All of lore.kernel.org
 help / color / mirror / Atom feed
From: "Paul E. McKenney" <paulmck@linux.vnet.ibm.com>
To: Lai Jiangshan <laijs@cn.fujitsu.com>
Cc: Sasha Levin <sasha.levin@oracle.com>,
	Ingo Molnar <mingo@kernel.org>,
	Peter Zijlstra <peterz@infradead.org>,
	LKML <linux-kernel@vger.kernel.org>,
	"davej@codemonkey.org.uk >> Dave Jones" <davej@codemonkey.org.uk>
Subject: Re: rcu, sched: WARNING: CPU: 30 PID: 23771 at kernel/rcu/tree_plugin.h:337 rcu_read_unlock_special+0x369/0x550()

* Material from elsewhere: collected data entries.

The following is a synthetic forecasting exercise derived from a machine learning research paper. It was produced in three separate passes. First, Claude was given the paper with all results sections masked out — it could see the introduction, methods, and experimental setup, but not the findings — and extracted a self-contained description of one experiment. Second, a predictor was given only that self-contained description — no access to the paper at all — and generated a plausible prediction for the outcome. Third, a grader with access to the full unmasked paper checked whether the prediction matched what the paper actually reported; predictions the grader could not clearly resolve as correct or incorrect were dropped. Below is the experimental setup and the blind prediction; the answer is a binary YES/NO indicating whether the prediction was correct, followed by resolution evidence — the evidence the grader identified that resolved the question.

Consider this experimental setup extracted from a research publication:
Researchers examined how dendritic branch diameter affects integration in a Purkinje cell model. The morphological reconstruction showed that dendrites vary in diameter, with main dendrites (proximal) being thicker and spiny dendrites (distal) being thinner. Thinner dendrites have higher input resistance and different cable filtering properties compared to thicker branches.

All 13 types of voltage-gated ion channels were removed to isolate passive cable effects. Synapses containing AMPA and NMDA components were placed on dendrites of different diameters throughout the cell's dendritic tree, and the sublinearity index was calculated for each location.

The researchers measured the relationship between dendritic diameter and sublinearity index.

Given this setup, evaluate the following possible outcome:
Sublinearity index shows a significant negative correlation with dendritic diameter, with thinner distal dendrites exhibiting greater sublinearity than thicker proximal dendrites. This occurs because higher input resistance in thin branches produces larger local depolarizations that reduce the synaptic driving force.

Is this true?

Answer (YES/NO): YES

Date: Fri, 23 Jan 2015 01:48:13 -0800	[thread overview]
Message-ID: <20150123094813.GT9719@linux.vnet.ibm.com> (raw)
In-Reply-To: <54C2117E.50601@cn.fujitsu.com>

On Fri, Jan 23, 2015 at 05:16:46PM +0800, Lai Jiangshan wrote:
> On 01/23/2015 02:55 PM, Paul E. McKenney wrote:
> > On Thu, Jan 22, 2015 at 11:05:45PM -0500, Sasha Levin wrote:
> >> On 01/22/2015 11:02 PM, Sasha Levin wrote:
> >>> On 01/22/2015 10:51 PM, Paul E. McKenney wrote:
> >>>> On Thu, Jan 22, 2015 at 10:29:01PM -0500, Sasha Levin wrote:
> >>>>>> On 01/21/2015 07:43 PM, Paul E. McKenney wrote:
> >>>>>>>> On Wed, Jan 21, 2015 at 10:44:57AM -0500, Sasha Levin wrote:
> >>>>>>>>>> On 01/20/2015 09:57 PM, Paul E. McKenney wrote:
> >>>>>>>>>>>>>>>> So RCU believes that an RCU read-side critical section that ended within
> >>>>>>>>>>>>>>>>>>>> an interrupt handler (in this case, an hrtimer) somehow got preempted.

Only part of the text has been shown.